That which does not kill us makes us stronger.
These were the words going through my head yesterday as I, for the second time in six months, attempted to ride my Ariel Elite on a 15 mile mostly single track trail around Applegate Lake outside the small rural town of Ruch in southern Oregon.Truly, if you are an adrenaline junkie, mountain biking tops any theme park or horror movie devised.
I found out about this trail last winter as I was looking for rides and trails in my area. I’d happened into my local bike shop to purchase a few necessities, bike pumps and gloves, I believe. (Just an aside, everything cycle I’ve ever read or heard, from amateurs to racing pros, say connect with your local bike shop because they are a valuable source of information and help. It’s true. Don’t be shy about this if you’re new to the sport.) Anyway, the mechanic who usually assists me was there and we began talking. He told us of the New Year’s Day Ride Around Applegate Lake. Apparently there are trails that wind all the way around the lake which are perfect for mountain biking. He suggested we start at the parking lot and instead of riding downhill across the dam and starting on the other side, which is the way most cyclists do this route, it might be easiest for us if we rode counterclockwise around the lake. He informed us that there’s a short distance of shale and a bit of a climb at the beginning, but then the rest of the ride is fairly uneventful. (I later found out that this guy rides downhill like a maniac and lives to tell about it.)
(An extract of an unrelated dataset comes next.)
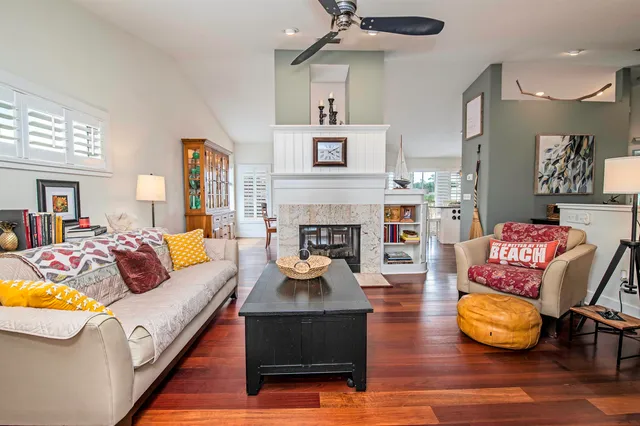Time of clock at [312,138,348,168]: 4:09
So one cold winter day in December, just after Christmas, Larry, my beau, and I strapped the bikes on the rack and headed to the lake, completely ignorant of the meaning of the term “single track”. We were so blissfully ignorant of the adventures, thrills and sheer terror that lie ahead. As fate, or if you believe, God, would have it we arrived at the lake and began unloading our bikes at the same time another biker was unloading his. We knew he knew more about this than we did, because, well, it was pretty obvious from the fact that he had the shoes.
We struck up a conversation, asked him what he knew about the lake and so on. He told us he was planning to ride clockwise around the lake. We told him we were beginners and it had been suggested that we start counterclockwise. “Really?” he seemed surprised. “I wouldn’t do that if you’ve never been on this trail before.”
Looking back, I think this is when we should have been alarmed.
Instead, we optimistically ventured ahead. In the end, we did decide to tackle the trail the traditional way, because our new friend offered to guide us around for a bit and get us onto the correct path. We are to this day grateful he was there at just the right time to help us, because we are convinced that had we ventured out on our own something dire might have happened. It so happened that day, that we made it completely around the entire lake with the help of our guide who so graciously gave up his day to escort us and teach us a few technical things about riding single track and using our new bikes. It took us six hours.
I forgot to get pictures of the entire episode. I just had to go back for the photo op.
So yesterday, this time with the addition of my son and his garage sale pink bike, borrowing his sister’s helmet, we ventured forth again and this time we rode counterclockwise. We completed the trail in half the time it took us before, this time without a guide. Our skills have definitely improved, but I’m not sure it is any easier riding this trail this direction even if it was dry weather. For one thing, going counter clockwise you get a big climb and the tricky shale with the steep drop off out of the way early, but then you hit the nasty switchbacks with rock and water while you’re climbing again at the end, when you’re most fatigued.
If you go the other way, you get the switchbacks out of the way, but you have a mile or two long steep climb at the end when you are most tired. As for the dry vs. wet issue, both have their advantages and drawbacks. Pick your poison. For the intermediate or expert rider, all this is inconsequential, but for the noob like me, this is something to consider. As it was, I ended up attempting a turn and missing it, taking a spill and landing on my back wheel. The wheel was so badly bent during that episode that I am now without wheels until the shop can order in a new one. (This, by the way, makes a great case for learning some basic bike mechanic skills, because I later found out that I could have done that work myself, or with the help of a friend, for far less than I’m going to pay my shop to do it. Live and learn.)
Considering that last spill was into a bed of thorns and boulders, I’m glad I walked away from it without any broken bones. “What doesn’t kill you…”
At the end of the day, I have to evaluate the trail this way: Yes, it is great fun. It is a beautiful and scenic ride, but parts of it are not for beginners unless they go escorted with a more experienced rider. There are just some things a person needs to know about climbing, taking switchbacks and gearing that make the difference on a mountain trail, especially if you are in the 45+ category, which Larry and I are. My son, who has some trail experience, powered through all of this and only came off his bike three times the whole day and more of that is due to his crummy bike than his ability.
At one point during the most demanding part of the trail, I looked back at Larry and he said, “I’m not sure this is worth it. This is so much work. That road bike is looking awfully good right now.” I suppose he’s right on some levels, but while I might not be attacking those boulder-laden switchbacks anytime soon, I enjoyed that just a little too much to give up on it now. I just might be hooked.
Besides, I forgot to get pictures of the rock-strewn switchbacks.